What you need to do ::
Copy out precisely the line that holds "genus: Syncerus" and all the lines following it in the data, up to and including the last one, and no others.

──────── Source information ────────

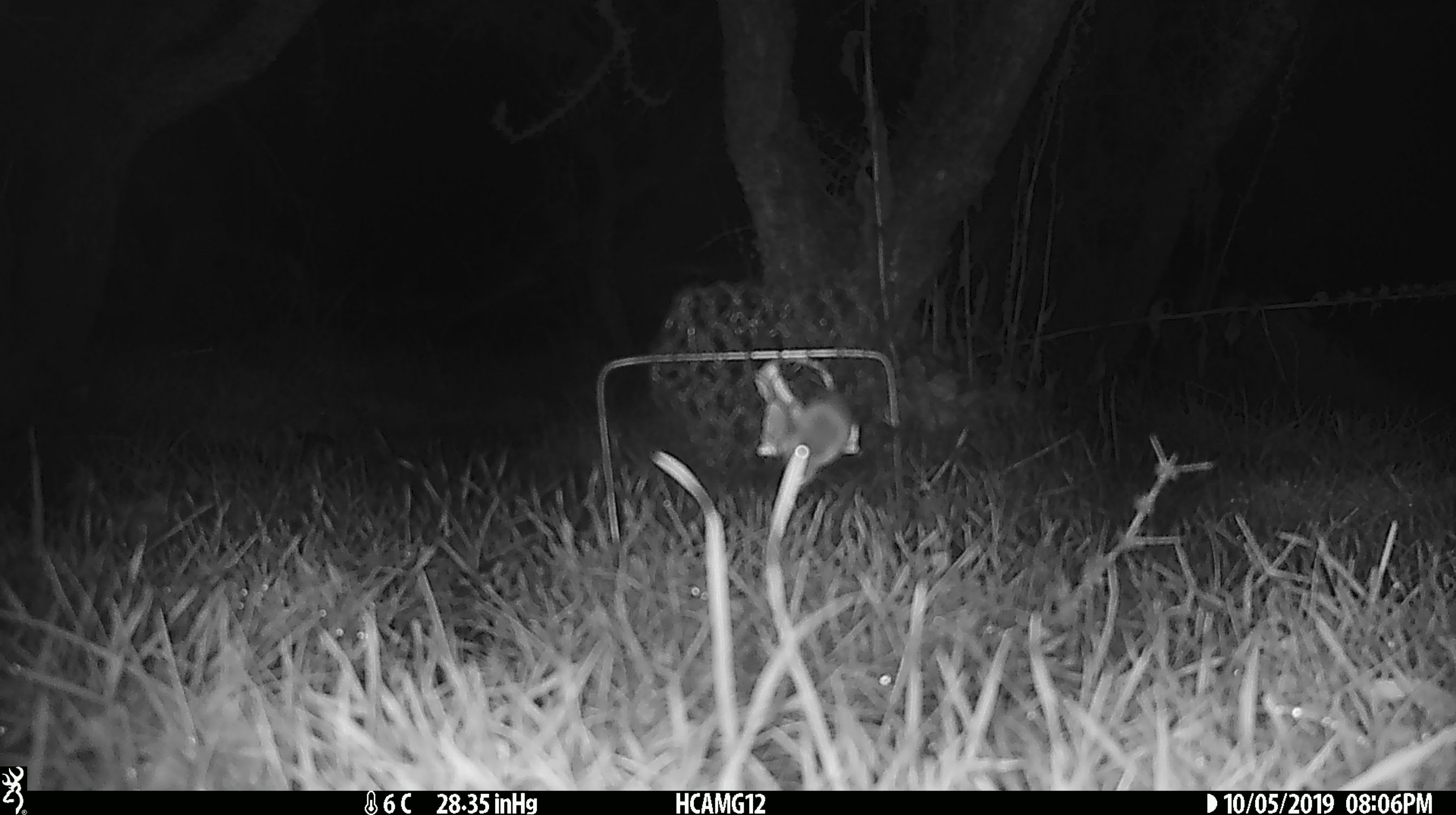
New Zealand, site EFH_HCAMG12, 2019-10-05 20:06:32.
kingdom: Animalia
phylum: Chordata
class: Mammalia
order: Rodentia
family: Muridae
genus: Mus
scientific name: Mus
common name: mouse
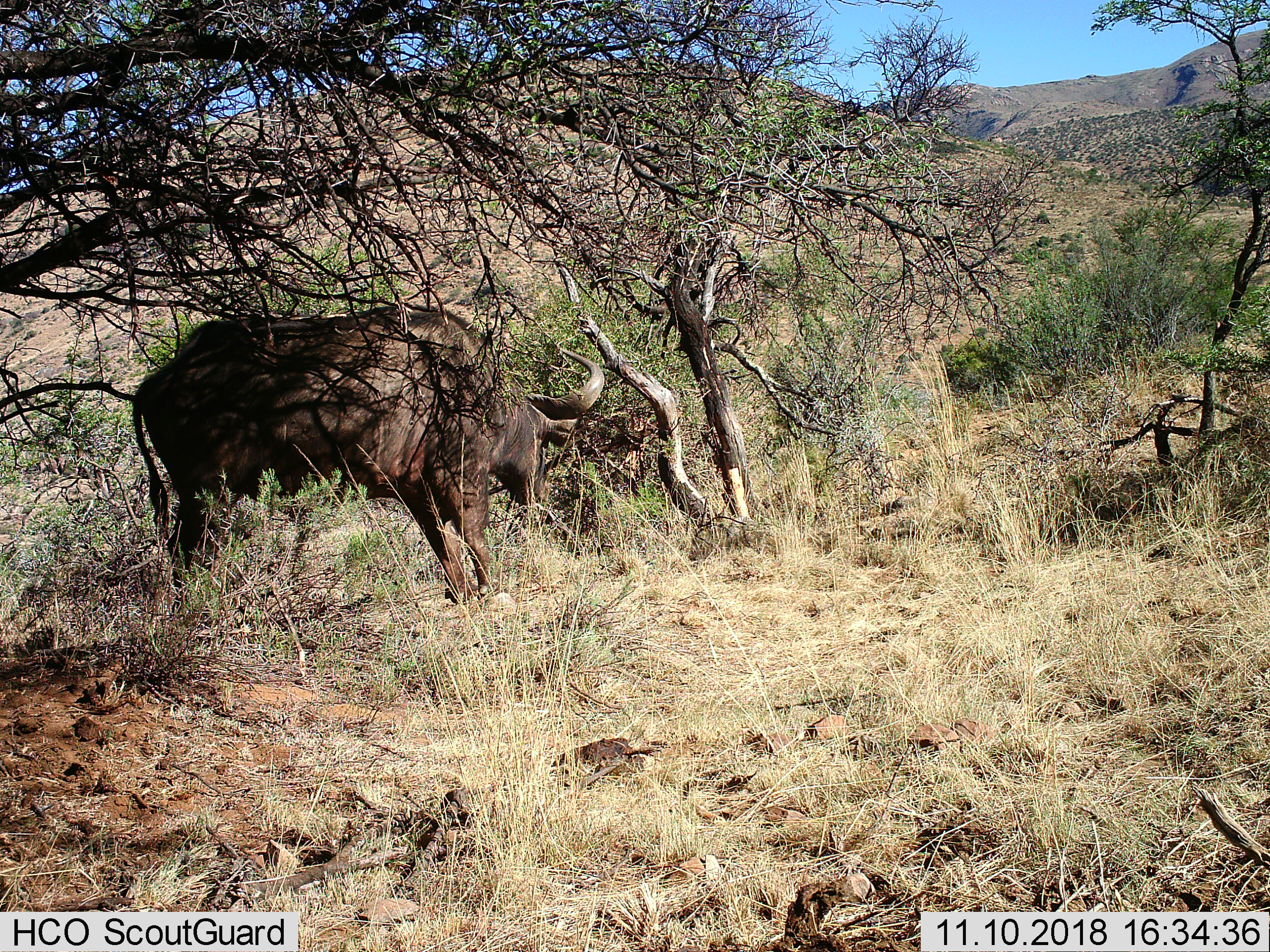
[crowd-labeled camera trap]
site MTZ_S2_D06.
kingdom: Animalia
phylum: Chordata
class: Mammalia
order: Artiodactyla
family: Bovidae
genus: Syncerus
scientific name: Syncerus caffer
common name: african buffalo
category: buffalo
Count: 1.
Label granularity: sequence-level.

────────

Written solution ::
genus: Syncerus
scientific name: Syncerus caffer
common name: african buffalo
category: buffalo
Count: 1.
Label granularity: sequence-level.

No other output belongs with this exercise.